Water exists in two different liquid states

Water exists in two different liquid states

Under particular chemical and physical conditions, water exists in two different liquids, a bit like having water and oil, which do not mix with each other. The evidence on Science

(photo: via Pixabay) More voluminous and dense in the solid state than in the liquid one, water has very peculiar chemical and physical properties, which are also the basis of life. Today a research group, which includes the University of Stockholm, has shown that in specific laboratory conditions water exists in two different liquid states. And these two liquids cannot be mixed with each other, a bit as if we had oil next to the water we know. The hypothesis, already advanced previously, was difficult to prove experimentally. But today the Stockholm group, already for the second time, did it. The results are published in Science.

Ice also takes two forms

Water takes more forms than expected: there is not only ice, liquid water and steam aqueous. It has long been known that even ice - therefore water in its solid state - can exist in two forms, the ice we know, a crystalline material in which the atoms take on an ordered structure, and amorphous ice, in which the molecules of water are arranged randomly and in a disordered way as happens in glass. Researchers wondered whether this difference can also manifest itself in the liquid state. And in their experiment they did not proceed at random: the hypothesis that liquid water under these conditions existed in two states had already been known for 30 years and had been studied and tested (here a study on Pnas from 2017 by the same group).

An extreme experiment

Liquid and transparent, the water we know is the one that exists at normal temperatures we are used to, for example at 25 ° C, at room temperature. However, even when liquid, water does not take on a single form. To study the shapes of water, the researchers wondered what happens at very low temperatures, in particular at -63 ° C? Normally the water is solid and is a frozen block. But if a transformation is applied, in particular if it is heated a little, it is possible to detect, on very small time scales, the anomalous transition under study and the existence (or even the coexistence, for even shorter times) of two distinct liquids, with different characteristics. To detect its presence, the researchers studied this transition at -63 ° C, by heating the water and bombarding it with an X-ray laser beam.
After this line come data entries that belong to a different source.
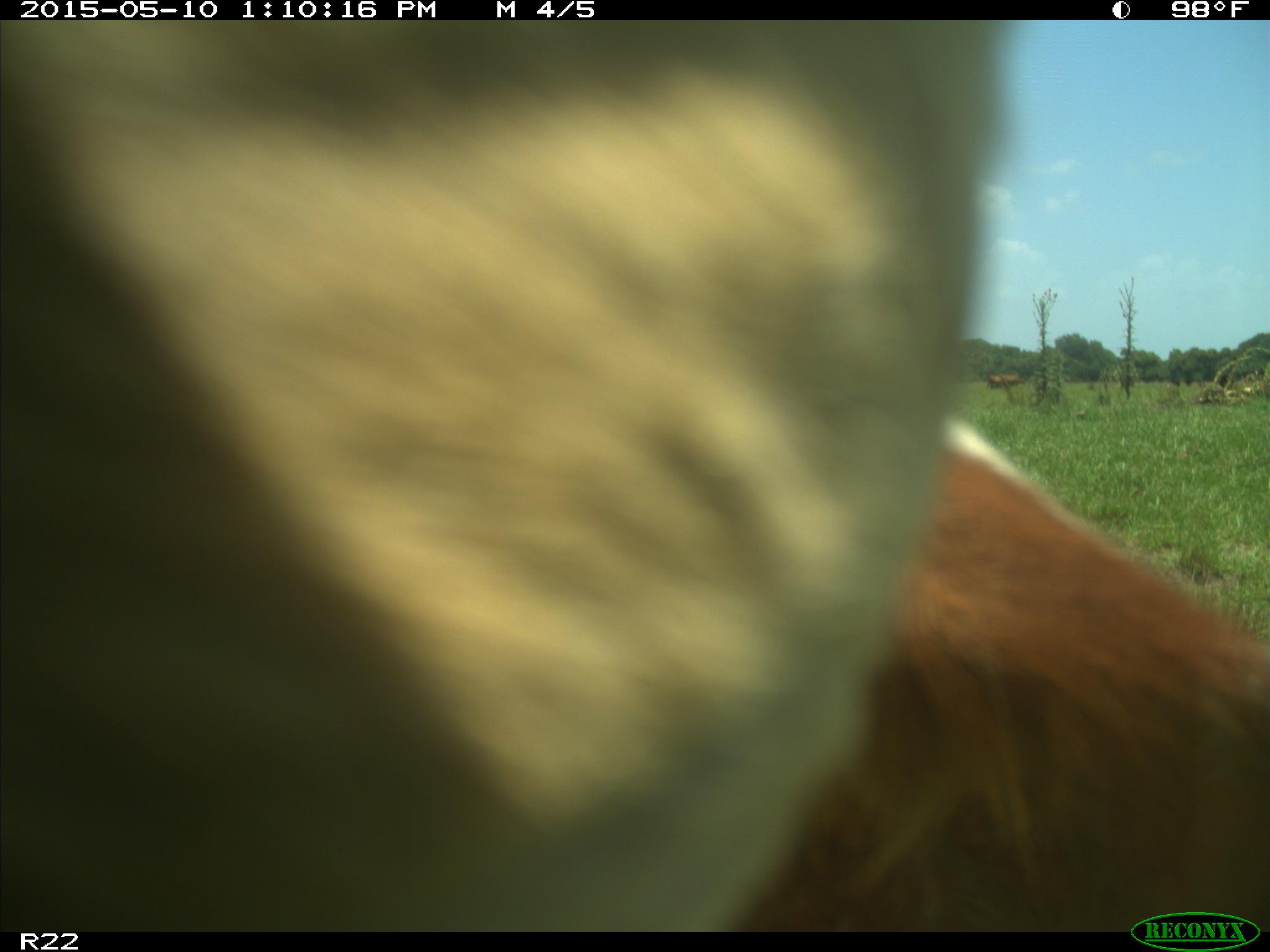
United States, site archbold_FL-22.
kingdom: Animalia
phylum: Chordata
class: Mammalia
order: Artiodactyla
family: Bovidae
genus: Bos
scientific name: Bos taurus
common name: domestic cow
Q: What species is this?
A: Bos taurus (domestic cow).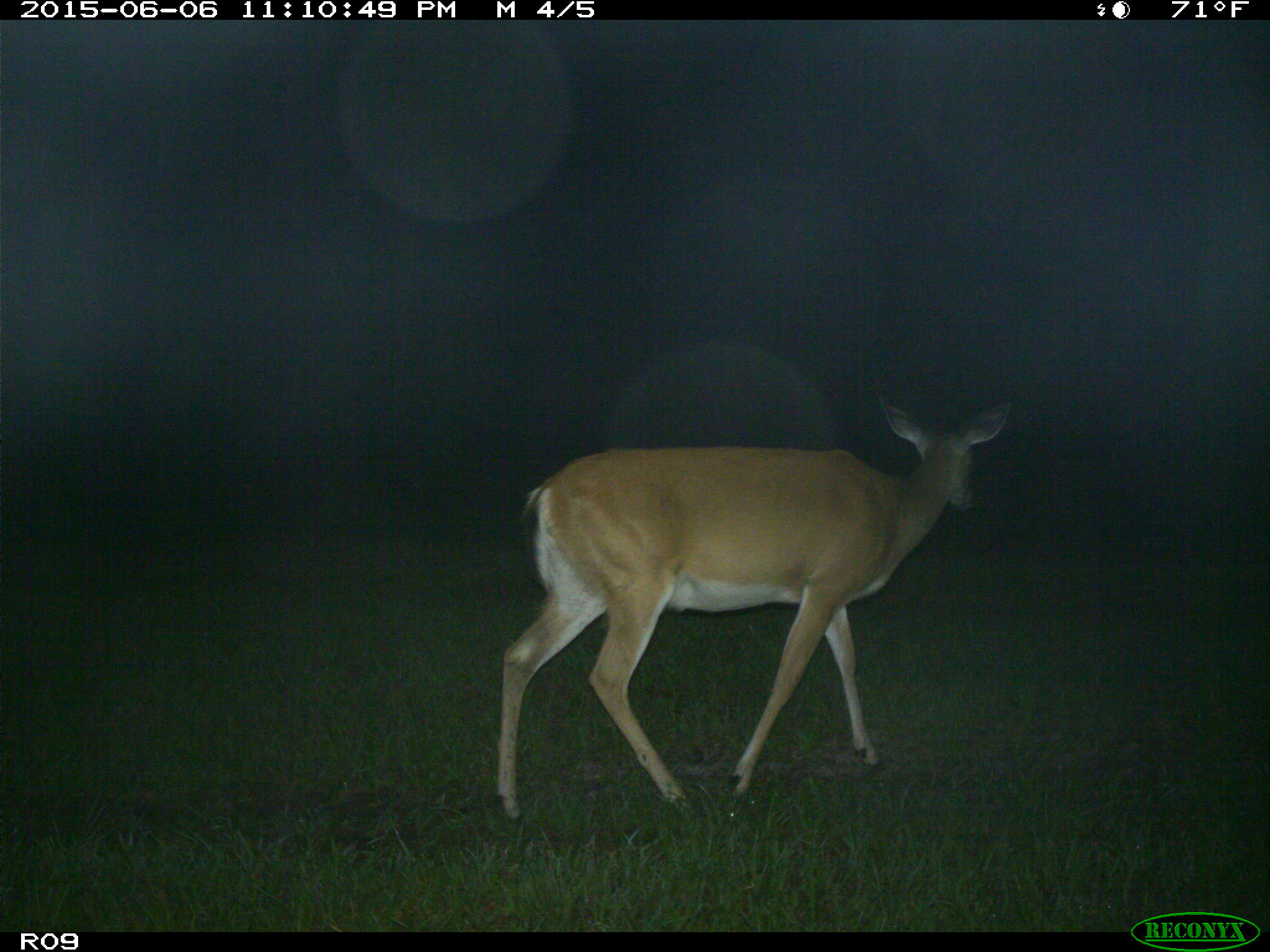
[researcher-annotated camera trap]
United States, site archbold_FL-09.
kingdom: Animalia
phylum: Chordata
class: Mammalia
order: Artiodactyla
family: Cervidae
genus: Odocoileus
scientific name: Odocoileus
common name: deer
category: unidentified deer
The use of the laser is used to detect the transition, a phenomenon of duration of the order of nano and micro seconds (billionths and millionths of a second). The time window in which this photograph of the water was taken ranges from 50 nanoseconds to 3 microseconds. To make a comparison, the solidification of water into ice occurs on time scales from 3 to 50 microseconds.

Two immiscible liquids

The result? Indeed, water exists in two different liquid states and these liquids are different and immiscible from each other. One, in fact, is a liquid that is low density and low pressure and another is high density and pressure. Until a few years ago this experiment was only hypothetical. "This counterintuitive hypothesis has represented one of the most important problems in the chemistry and physics of water", emphasizes Nicolas Giambattista, researcher at the University of the City of New York, "and at the basis of a controversial scenario since it was put forward. This is because the experiments to access the two liquid states are really difficult to carry out due to the fact that the formation of ice was so far apparently inevitable under the conditions in which the two liquids should have existed ".

The result of the research it will not remain a pure scientific curiosity. We know that water is the origin of life and allows survival as well as being essential in various areas of science, from materials science to chemistry, from physics to the environment, from cryopreservation to cryobiology. For this reason, studying this new property of water better will be important and may also be useful for various applications in all these sectors.